Aim of the exercise: What follows is a set of records. Retype them exactly, leaving out the pictures.

━━━ Data shown

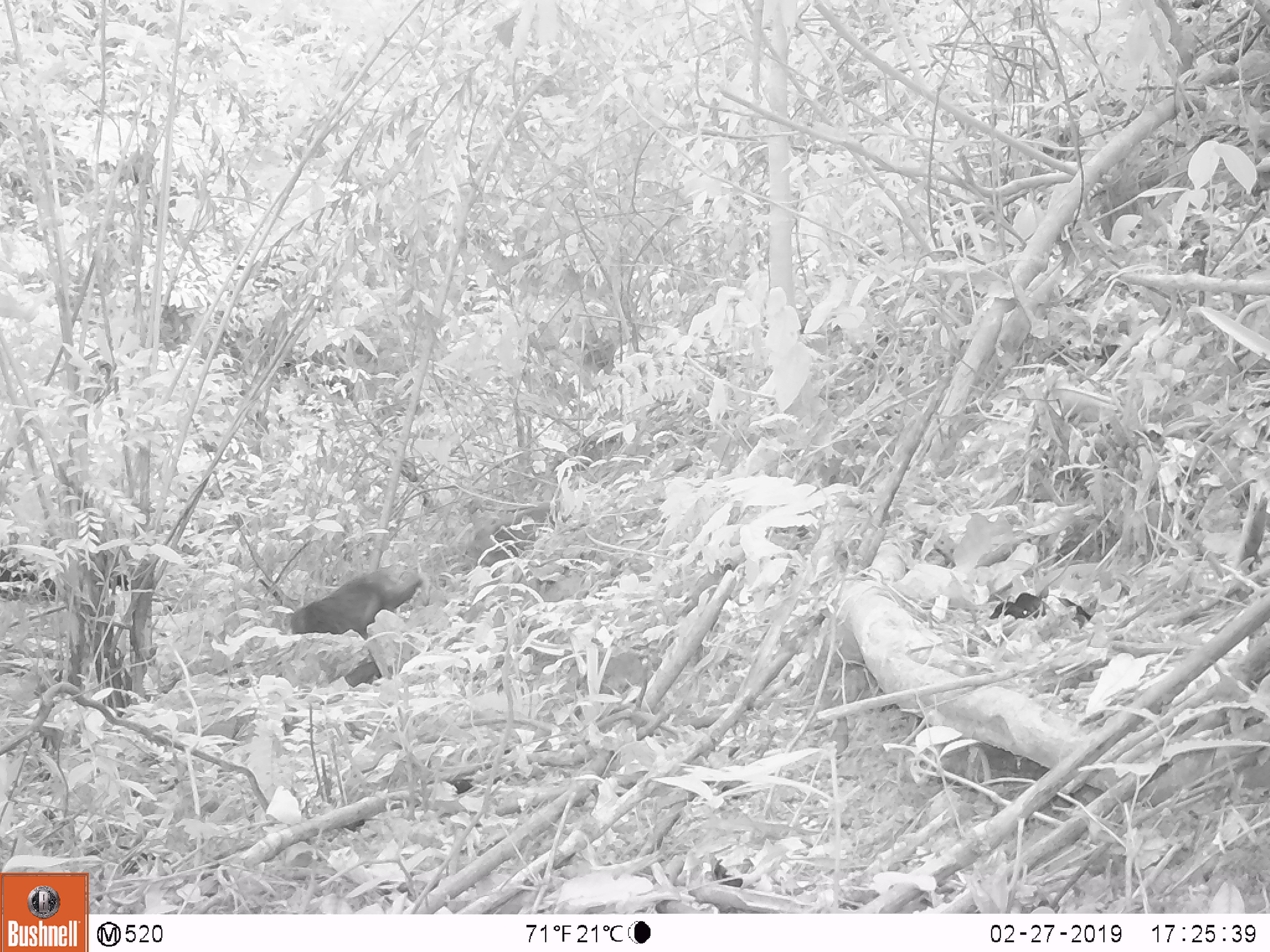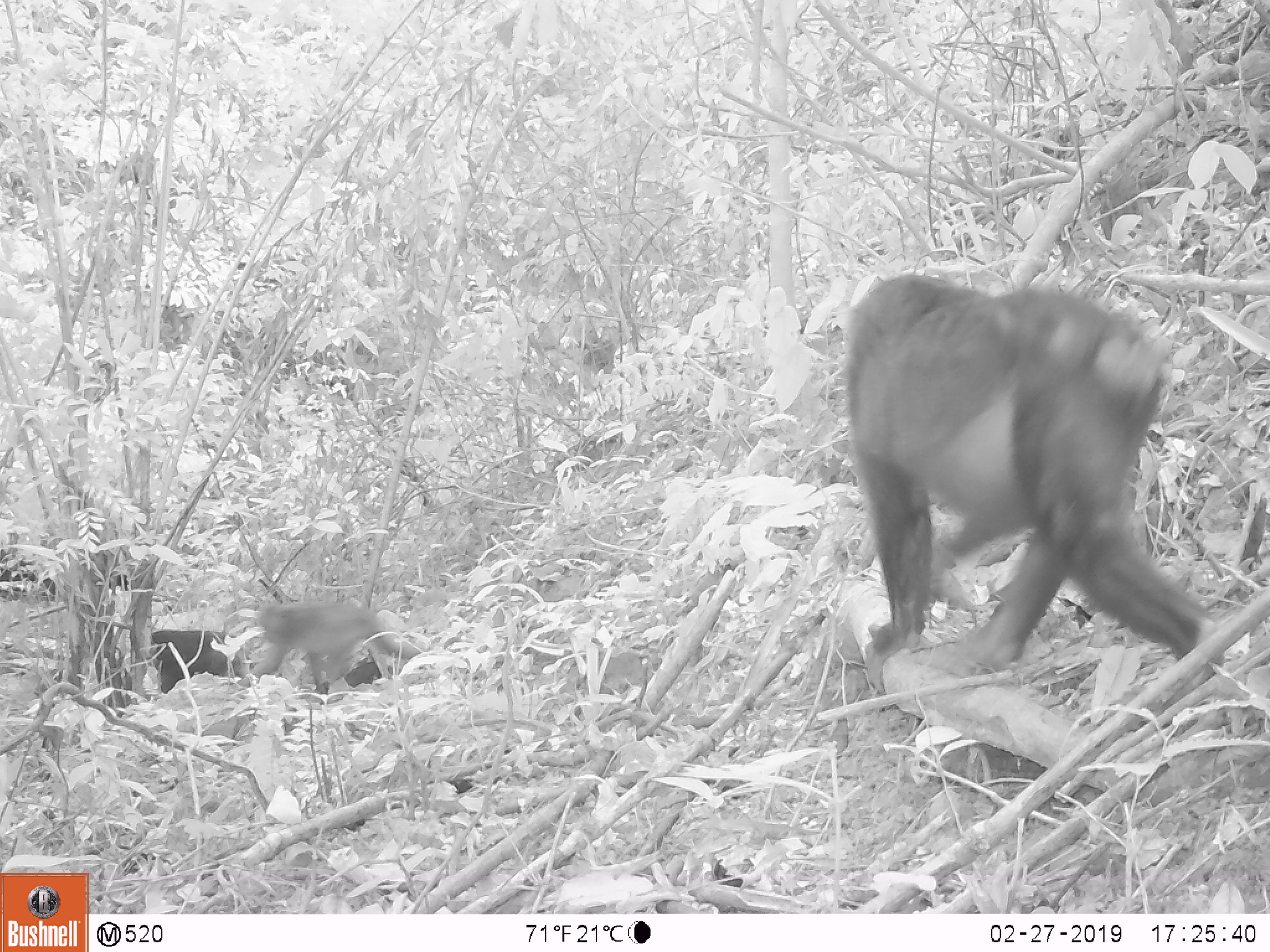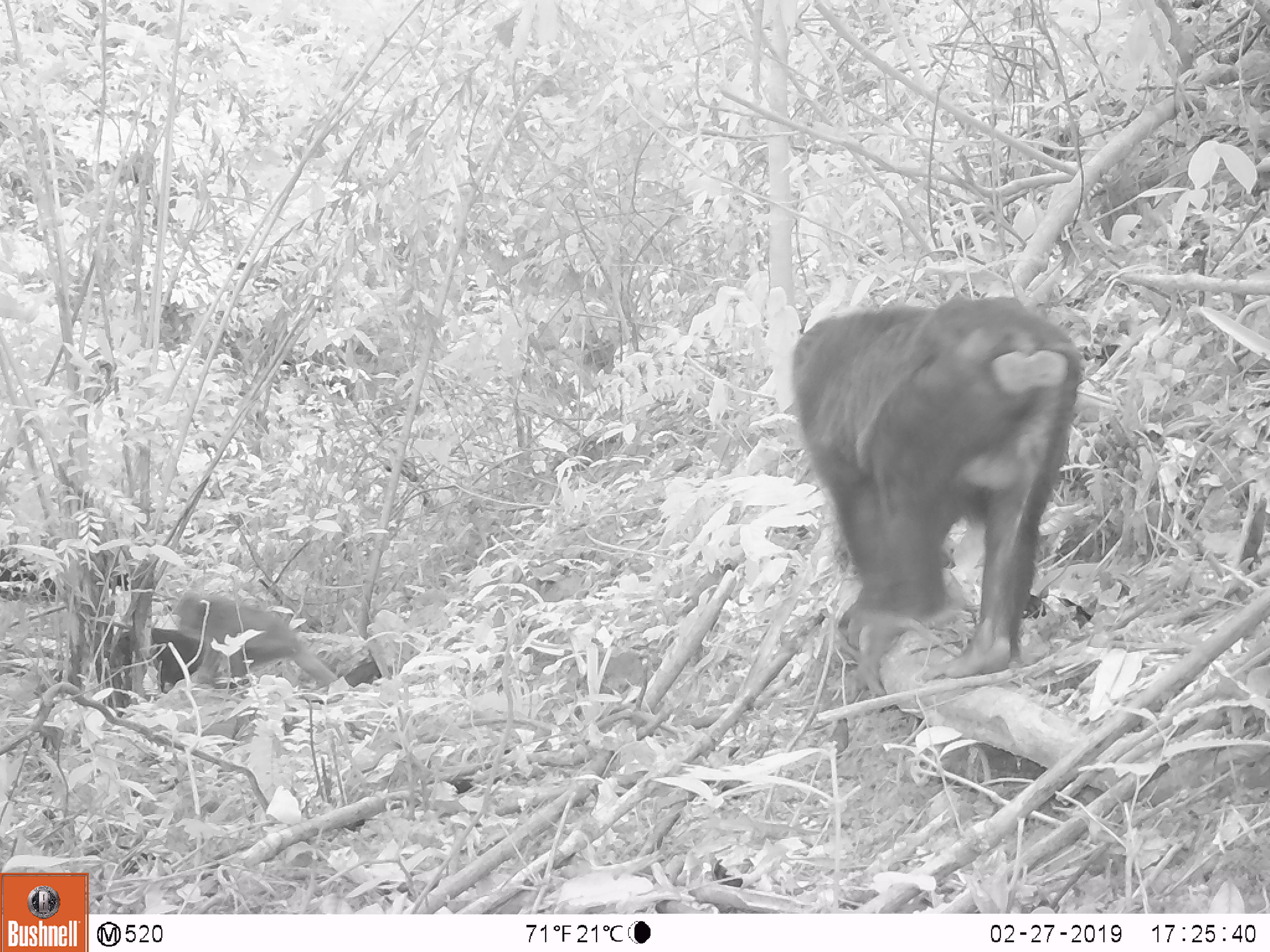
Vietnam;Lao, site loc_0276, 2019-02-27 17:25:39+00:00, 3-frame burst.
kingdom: Animalia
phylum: Chordata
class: Mammalia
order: Primates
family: Cercopithecidae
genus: Macaca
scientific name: Macaca arctoides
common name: stump-tailed macaque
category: stump tailed macaque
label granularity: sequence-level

━━━━━━

Problem solution:
Vietnam;Lao, site loc_0276, 2019-02-27 17:25:39+00:00, 3-frame burst.
kingdom: Animalia
phylum: Chordata
class: Mammalia
order: Primates
family: Cercopithecidae
genus: Macaca
scientific name: Macaca arctoides
common name: stump-tailed macaque
category: stump tailed macaque
label granularity: sequence-level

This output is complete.